But many planning to permanently retain or expand remote work options: Survey
As economies slowly reopen across Canada as the pandemic subsides, almost nine in 10 (86 per cent) employers say they have started to plan for employees to return to work.
More than half (53 per cent) expect to have all of their staff back in the primary workplace within six months, finds a survey by the Human Resources Professional Association (HRPA) in Ontario.
However, more than three-quarters (81 per cent) are planning to permanently retain or expand remote working options.
“HR professionals have enabled their organizations to adopt a fundamental mind shift in terms of the viability of remote work, even as teams navigate some major challenges. An astounding 70 per cent of respondents report their perceptions of remote work have changed since the pandemic,” says Louise Taylor Green, CEO of HRPA.
A wide array of programs are being put in place, including modified work schedules (25 per cent), flex time (19 per cent) and rotating shifts (18 per cent), finds the survey of 1,127 respondents.
Encouragingly, 89 per cent plan to recall employees who were temporarily laid off as a result of COVID-19.
Restructuring, focusing on safety
More than one-third (38 per cent) of organizations are planning permanent restructuring, including changes to their business model, organizational structure, policies, new workflows, reduction of physical workspaces, downsizing, and the ways people interact, finds HRPA.
“HR professionals have been front and centre in supporting their workplaces and employees through the most significant workforce disruption in modern times. Workplaces will fundamentally change and the ‘new normal’ will require a total reset in HR practices and policies,” says Taylor Green. “The velocity and complexity of change for those in a leadership role is unprecedented. This period of change has been a remarkable demonstration of professionalism and the value HR professionals bring to organizations.”

** Dataset entries **
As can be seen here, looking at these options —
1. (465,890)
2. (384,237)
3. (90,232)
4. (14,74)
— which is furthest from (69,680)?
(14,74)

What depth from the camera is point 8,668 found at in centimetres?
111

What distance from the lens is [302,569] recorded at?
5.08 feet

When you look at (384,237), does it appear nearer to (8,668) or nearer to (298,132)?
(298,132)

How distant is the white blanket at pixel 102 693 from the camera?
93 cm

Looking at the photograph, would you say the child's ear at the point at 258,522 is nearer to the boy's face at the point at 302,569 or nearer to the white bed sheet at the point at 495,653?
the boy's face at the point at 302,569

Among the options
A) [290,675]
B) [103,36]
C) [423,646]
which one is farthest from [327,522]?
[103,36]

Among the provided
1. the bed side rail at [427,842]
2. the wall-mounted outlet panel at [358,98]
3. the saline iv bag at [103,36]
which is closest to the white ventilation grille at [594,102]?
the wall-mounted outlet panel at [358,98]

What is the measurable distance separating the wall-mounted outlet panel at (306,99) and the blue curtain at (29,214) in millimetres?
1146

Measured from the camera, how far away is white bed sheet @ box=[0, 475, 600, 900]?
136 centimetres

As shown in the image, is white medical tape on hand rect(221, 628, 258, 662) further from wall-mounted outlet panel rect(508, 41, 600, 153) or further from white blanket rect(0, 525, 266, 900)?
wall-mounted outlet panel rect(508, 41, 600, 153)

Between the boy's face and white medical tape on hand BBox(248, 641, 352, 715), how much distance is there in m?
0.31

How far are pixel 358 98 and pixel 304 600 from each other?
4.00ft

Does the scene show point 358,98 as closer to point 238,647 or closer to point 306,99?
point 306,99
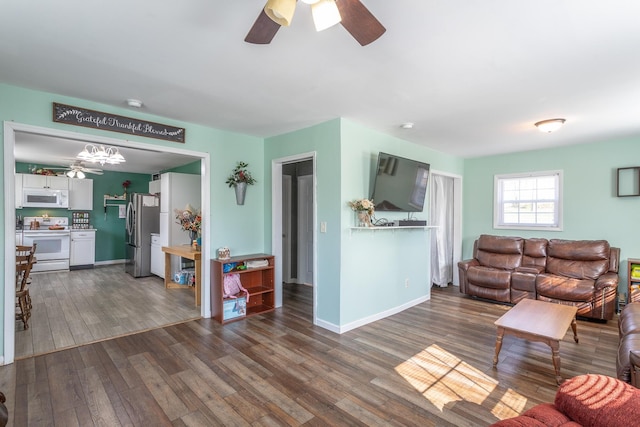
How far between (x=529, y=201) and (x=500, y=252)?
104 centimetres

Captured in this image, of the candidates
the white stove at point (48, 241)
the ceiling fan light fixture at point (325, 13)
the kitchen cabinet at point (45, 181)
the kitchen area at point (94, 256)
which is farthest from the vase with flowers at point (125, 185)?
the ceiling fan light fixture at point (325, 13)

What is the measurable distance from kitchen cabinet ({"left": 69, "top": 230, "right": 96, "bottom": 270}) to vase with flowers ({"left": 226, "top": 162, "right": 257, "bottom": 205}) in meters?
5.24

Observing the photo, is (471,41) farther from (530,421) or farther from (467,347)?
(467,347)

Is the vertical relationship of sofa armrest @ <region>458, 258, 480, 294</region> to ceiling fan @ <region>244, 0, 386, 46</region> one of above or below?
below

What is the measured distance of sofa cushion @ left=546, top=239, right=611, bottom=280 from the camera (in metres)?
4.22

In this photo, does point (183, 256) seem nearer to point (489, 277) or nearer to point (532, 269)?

---

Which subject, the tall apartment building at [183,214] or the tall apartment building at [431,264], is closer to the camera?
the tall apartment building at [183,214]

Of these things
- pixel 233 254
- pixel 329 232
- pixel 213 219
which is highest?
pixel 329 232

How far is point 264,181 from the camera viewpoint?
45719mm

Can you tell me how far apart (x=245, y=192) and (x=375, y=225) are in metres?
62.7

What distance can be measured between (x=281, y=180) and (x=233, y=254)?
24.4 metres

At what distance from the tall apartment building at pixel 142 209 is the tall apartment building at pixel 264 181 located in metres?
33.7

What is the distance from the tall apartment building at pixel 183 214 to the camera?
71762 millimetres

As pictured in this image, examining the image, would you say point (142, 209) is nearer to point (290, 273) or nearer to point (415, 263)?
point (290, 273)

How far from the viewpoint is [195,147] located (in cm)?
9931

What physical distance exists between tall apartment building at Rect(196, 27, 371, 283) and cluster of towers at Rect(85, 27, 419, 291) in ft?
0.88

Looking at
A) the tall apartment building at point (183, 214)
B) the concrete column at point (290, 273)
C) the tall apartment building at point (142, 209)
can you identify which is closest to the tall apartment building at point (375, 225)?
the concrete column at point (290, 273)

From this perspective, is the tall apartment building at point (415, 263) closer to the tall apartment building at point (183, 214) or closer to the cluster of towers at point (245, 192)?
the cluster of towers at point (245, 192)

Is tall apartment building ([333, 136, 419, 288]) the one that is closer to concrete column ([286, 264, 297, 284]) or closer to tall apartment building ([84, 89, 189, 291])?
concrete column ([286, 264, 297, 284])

** Task goal **
Resume the article on Canadian employers' return-to-work plans, picking up after its final sentence.

** Exercise response **
More than four in five (81 per cent) of respondents say they have been very involved in their organization’s return-to-work planning process. This includes physical changes to the workspace, new infection prevention and control measures, changes to shift schedules and hours of work, along with increased supports for mental health, and toolkits and resources for leaders.
For 80 per cent of organizations, sign-off will be required on any new or updated policies or procedures related to health, safety or hygiene in the workplace prior to returning to work, finds the survey. And nearly all (95 per cent) say they plan to implement or expand the use of personal protective equipment (PPE) for workers.
Of these, 91 per cent say they are prepared to discipline employees for failing to comply.
And three-quarters (76 per cent) of the respondents say they are planning to make special arrangements to assist employees as schools and child-care centres remain closed and summer camps are not available.